This sexy three-hulled stealth job is one of the US Navy’s new breed of “littoral” vessels, designed to be able to move fast and hit hard even when close to shore. Amazing piece of technology. One problem: It’s dissolving out from under them.
Unlike most warships, this one has a hull made out of aluminium. Great stuff, nice and light. You can make a much faster ship from that, and it’s still torpedo-proof. Mostly. But not all military equipment is made of aluminium of course. A lot of it is steel.
So you’ve got a lot of aluminium and a lot of what is basically iron bolted onto it. Now add a saline solution like, oh, I don’t know – the sea? – and what you have isn’t so much a ship anymore, more what’s known as “a battery”.
The electrical action between the two different metals is corroding away the body of the ship.
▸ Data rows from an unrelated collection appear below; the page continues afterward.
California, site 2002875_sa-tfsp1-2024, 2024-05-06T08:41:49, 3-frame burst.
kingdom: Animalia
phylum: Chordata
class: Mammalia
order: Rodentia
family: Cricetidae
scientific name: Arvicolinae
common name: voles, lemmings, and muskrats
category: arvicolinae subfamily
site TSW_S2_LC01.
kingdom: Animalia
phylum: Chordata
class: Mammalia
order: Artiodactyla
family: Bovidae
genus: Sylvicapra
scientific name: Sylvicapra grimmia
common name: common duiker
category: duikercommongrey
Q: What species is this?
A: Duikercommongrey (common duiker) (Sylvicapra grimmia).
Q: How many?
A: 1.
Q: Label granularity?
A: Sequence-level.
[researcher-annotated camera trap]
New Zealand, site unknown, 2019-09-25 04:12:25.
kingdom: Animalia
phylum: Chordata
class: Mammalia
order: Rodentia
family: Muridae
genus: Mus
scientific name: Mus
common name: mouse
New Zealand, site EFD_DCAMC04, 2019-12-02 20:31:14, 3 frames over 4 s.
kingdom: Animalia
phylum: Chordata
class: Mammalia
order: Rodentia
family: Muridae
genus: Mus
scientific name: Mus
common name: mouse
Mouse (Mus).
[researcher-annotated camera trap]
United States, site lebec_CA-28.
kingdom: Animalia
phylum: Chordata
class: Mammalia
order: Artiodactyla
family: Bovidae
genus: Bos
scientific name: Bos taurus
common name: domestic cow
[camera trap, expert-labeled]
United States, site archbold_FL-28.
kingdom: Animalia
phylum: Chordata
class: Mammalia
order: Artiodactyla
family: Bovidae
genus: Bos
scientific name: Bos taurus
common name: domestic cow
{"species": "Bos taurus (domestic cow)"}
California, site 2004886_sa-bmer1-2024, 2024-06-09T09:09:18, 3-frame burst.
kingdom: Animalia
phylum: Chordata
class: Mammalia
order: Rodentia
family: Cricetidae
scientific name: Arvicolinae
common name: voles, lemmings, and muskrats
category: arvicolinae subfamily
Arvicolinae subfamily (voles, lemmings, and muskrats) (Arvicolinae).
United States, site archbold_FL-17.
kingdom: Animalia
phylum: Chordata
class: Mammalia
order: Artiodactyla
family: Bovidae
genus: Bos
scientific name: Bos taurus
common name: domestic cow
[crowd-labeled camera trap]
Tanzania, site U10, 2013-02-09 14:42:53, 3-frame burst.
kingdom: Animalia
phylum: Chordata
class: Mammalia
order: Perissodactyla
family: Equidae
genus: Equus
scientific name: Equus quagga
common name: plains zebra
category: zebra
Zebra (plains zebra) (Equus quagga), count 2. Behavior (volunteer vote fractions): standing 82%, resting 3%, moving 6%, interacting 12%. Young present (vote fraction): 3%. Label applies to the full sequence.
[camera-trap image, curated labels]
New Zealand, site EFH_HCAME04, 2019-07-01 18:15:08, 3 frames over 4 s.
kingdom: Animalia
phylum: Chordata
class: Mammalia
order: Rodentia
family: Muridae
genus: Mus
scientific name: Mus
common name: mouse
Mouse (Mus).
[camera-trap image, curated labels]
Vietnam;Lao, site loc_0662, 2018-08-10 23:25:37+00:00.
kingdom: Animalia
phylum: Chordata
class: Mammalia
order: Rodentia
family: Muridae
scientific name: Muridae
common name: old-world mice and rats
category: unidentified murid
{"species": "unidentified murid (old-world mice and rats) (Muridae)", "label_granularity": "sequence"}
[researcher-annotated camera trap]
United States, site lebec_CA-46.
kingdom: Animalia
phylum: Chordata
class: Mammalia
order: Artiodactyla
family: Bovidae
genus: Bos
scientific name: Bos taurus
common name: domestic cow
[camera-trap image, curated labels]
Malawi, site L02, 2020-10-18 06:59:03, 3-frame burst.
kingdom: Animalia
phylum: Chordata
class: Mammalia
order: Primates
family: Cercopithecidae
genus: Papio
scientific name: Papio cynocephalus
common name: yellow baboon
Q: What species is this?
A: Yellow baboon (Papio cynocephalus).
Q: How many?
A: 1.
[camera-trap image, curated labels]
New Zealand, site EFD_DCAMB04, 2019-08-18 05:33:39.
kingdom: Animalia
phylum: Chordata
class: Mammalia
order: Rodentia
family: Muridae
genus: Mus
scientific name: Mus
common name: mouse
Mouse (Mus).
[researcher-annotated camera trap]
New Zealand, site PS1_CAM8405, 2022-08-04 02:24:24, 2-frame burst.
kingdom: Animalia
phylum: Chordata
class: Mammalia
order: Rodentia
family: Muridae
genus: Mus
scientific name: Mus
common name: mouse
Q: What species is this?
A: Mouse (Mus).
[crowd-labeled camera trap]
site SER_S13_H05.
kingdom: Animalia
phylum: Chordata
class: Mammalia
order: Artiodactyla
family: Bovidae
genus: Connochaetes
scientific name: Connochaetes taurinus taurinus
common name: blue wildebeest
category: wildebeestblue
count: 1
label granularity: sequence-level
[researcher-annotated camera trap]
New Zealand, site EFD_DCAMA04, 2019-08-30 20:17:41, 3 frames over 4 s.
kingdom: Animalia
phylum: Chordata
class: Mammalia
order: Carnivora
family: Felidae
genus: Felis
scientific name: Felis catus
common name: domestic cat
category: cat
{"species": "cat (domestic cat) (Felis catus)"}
What makes this all the more stupid – according to the makers at least – is it’s the Navy’s fault because they decided not to spring for the “Cathodic Protection System” meant to prevent their ship eating itself. To save costs.
Not having a self-eating ship would, you might think, be the better long-term saving.
When a friend posted this on Facebook I wasn’t the only one to initially misread that as “Catholic Protection System”. I thought, the rhythm method? I wouldn’t rely on that. Someone else though pointed out that it might mean a St. Christopher’s medal – these are supposed to protect travellers, so perhaps they should attach a whole bunch of them.
To which someone else replied that if the medals were made of zinc, that might actually help.